The long range shooters I know use the calculated data to get them on target at the given range, and then make adjustments to their scopes as required to get it as perfect as possible. This info gets recorded into their data books as actual data and that is what is used for shooting from then on.

One thing I haven't seen mentioned yet is the repeatability and accuracy of the adjustments to your scope. The SWFA scopes are generally pretty decent, but I have seen them off more than you may think in an elevation test.

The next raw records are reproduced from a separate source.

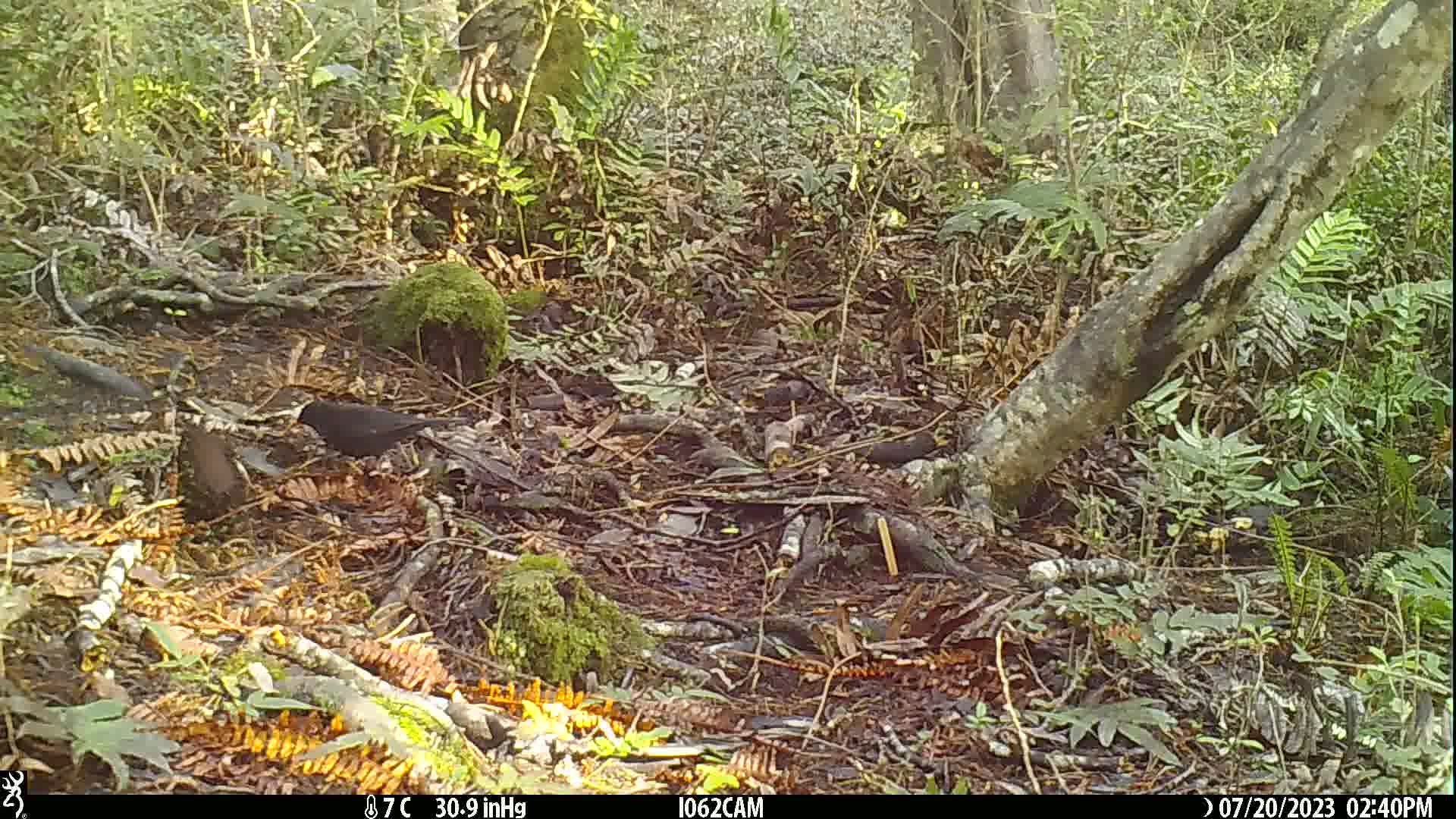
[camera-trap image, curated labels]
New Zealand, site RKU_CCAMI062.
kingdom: Animalia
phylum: Chordata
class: Aves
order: Passeriformes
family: Turdidae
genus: Turdus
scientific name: Turdus merula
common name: eurasian blackbird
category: blackbird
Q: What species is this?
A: Blackbird (eurasian blackbird) (Turdus merula).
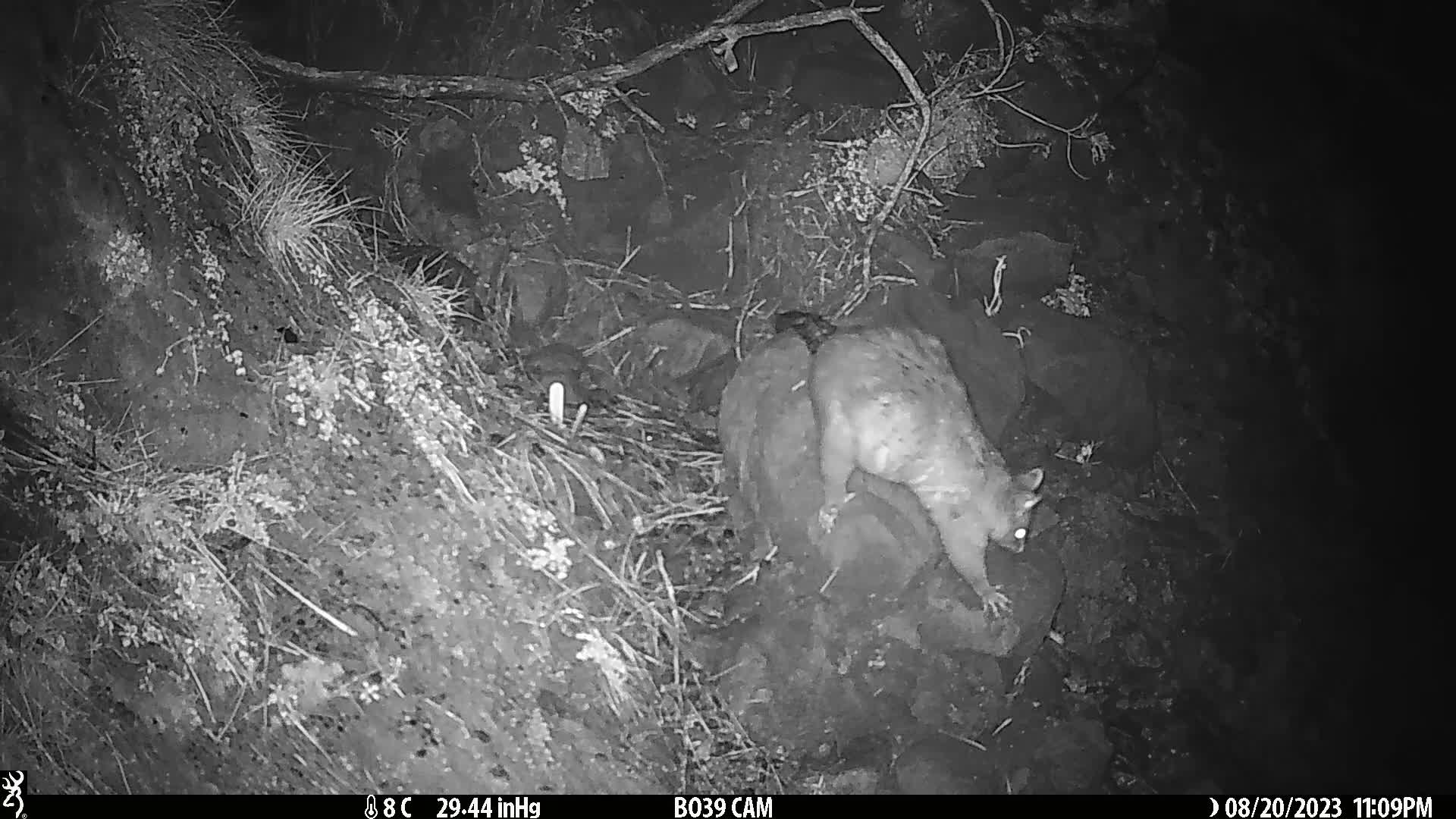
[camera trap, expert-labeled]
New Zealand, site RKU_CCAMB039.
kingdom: Animalia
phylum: Chordata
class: Mammalia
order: Diprotodontia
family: Phalangeridae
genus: Trichosurus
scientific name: Trichosurus vulpecula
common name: common brushtail possum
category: possum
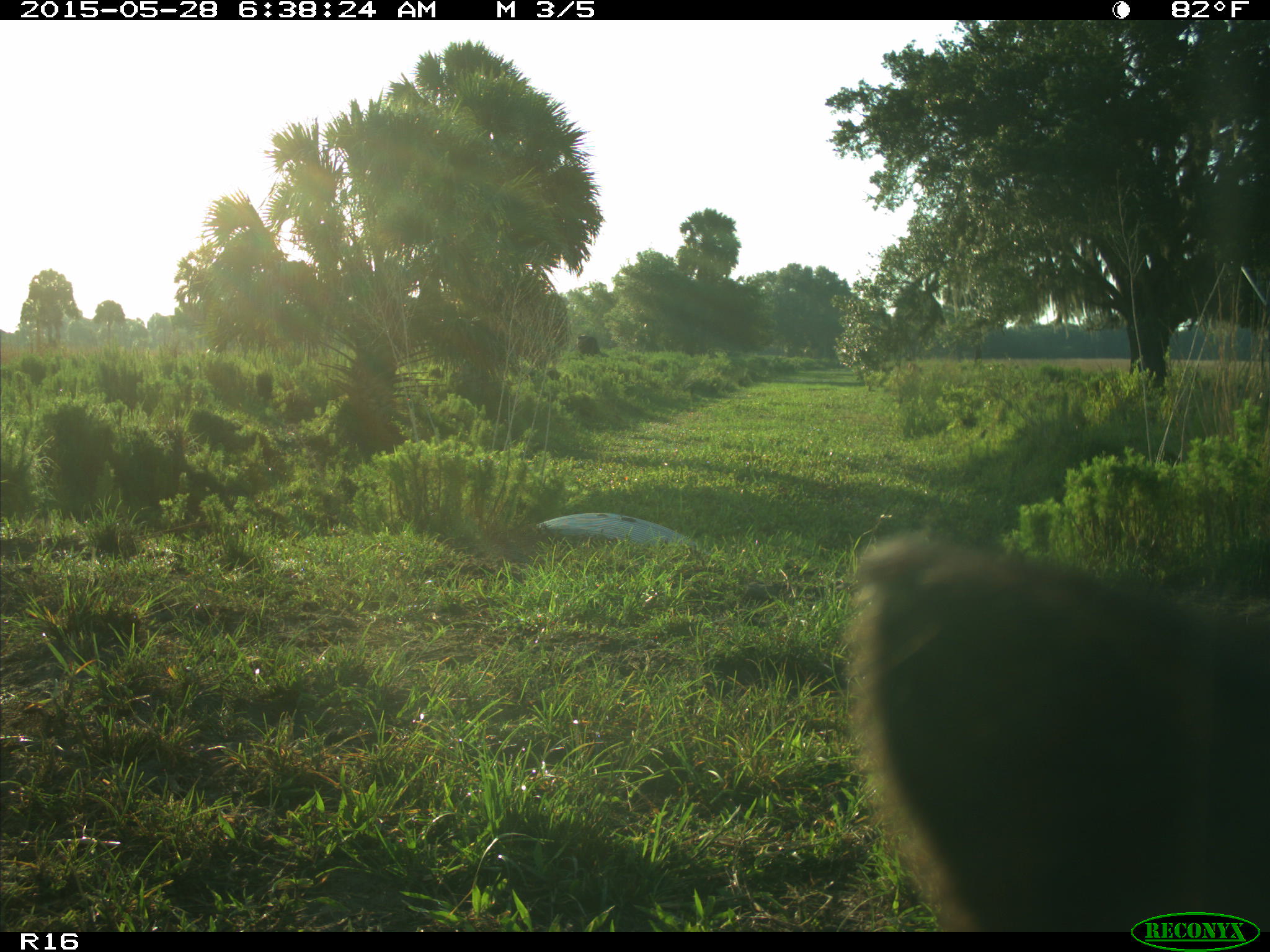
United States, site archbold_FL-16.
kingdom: Animalia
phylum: Chordata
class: Mammalia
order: Artiodactyla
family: Bovidae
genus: Bos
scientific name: Bos taurus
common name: domestic cow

For long range shooting, take some 1 MOA grid paper and tape four of them together vertically to make one long ribbon. Hang it with a plumb bob to verify level-ness at 100 yards, and then shoot a 3-shot group near the bottom of the target. Come up 10MOA and shoot another 3-shot group. Come up another 10 and do the same (20MOA total over zero), and then a final 10 for a total of 30MOA above your zero. Measure from your zero to the center of your 10MOA up group. Measure from your zero to the center of the 20MOA group, and then the 30MOA group. Based on your given scope adjustments you will be able to calculate the real amount your scope adjusts per given click. You will likely find that a 1/4 MOA adjustment isn't exactly 1/4MOA when measured on paper.

Mine adjusts .27" per "1/4MOA" click, so I take that into consideration when trying to come up to longer ranges. Just a thought you may have overlooked. Cheaper scopes are generally less repeatable and are further away than a true 1/4MOA of 1/10MIL.